Mr Pike's lawyers, Leigh Day, have told London's High Court that the case should be heard here, where Mr Pike lives and where The Indian Hotels Company Ltd, which owns the hotel, has a substantial business presence.
His counsel, Philip Havers QC, said that Mr Pike issued his claim two years ago after taking some time to come to terms with his grievous injuries , explore the potential for a claim and instruct experts in the field of liability.
He told Mr Justice Stewart: "He did not choose to bring this claim lightly but only after long, anxious and careful thought."
Before the three-day hearing, which will be taken up with evidence from law experts, Mr Pike said: " I do not see why the British taxpayer should have to pay for the lifelong care I need rather than those who I believe did not do enough to guarantee my safety and the safety of all those caught up in this atrocity."
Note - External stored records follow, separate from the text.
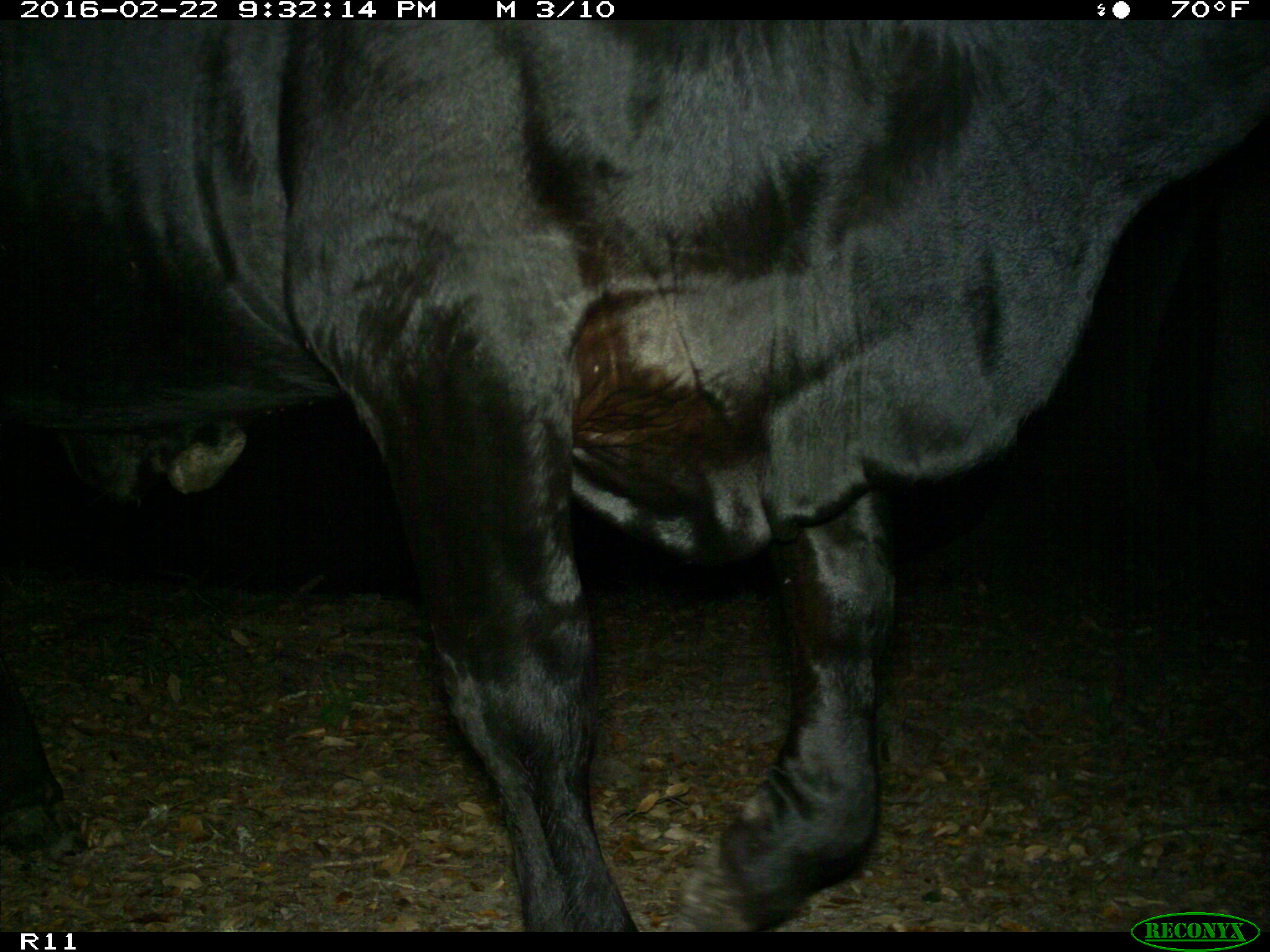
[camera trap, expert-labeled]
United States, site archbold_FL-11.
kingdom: Animalia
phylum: Chordata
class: Mammalia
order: Artiodactyla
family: Bovidae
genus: Bos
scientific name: Bos taurus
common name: domestic cow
His solicitor, Russell Levy, said that to fight the case through the Indian courts would be an "exercise in futility".
"Mr Pike's only real hope of seeing justice is in a UK court. The court in Mumbai simply isn't geared up to deal with a claim of this kind.
"We estimate that it would take up to 25 years to pursue this claim through the Indian courts rather than in England, where it will take about two years."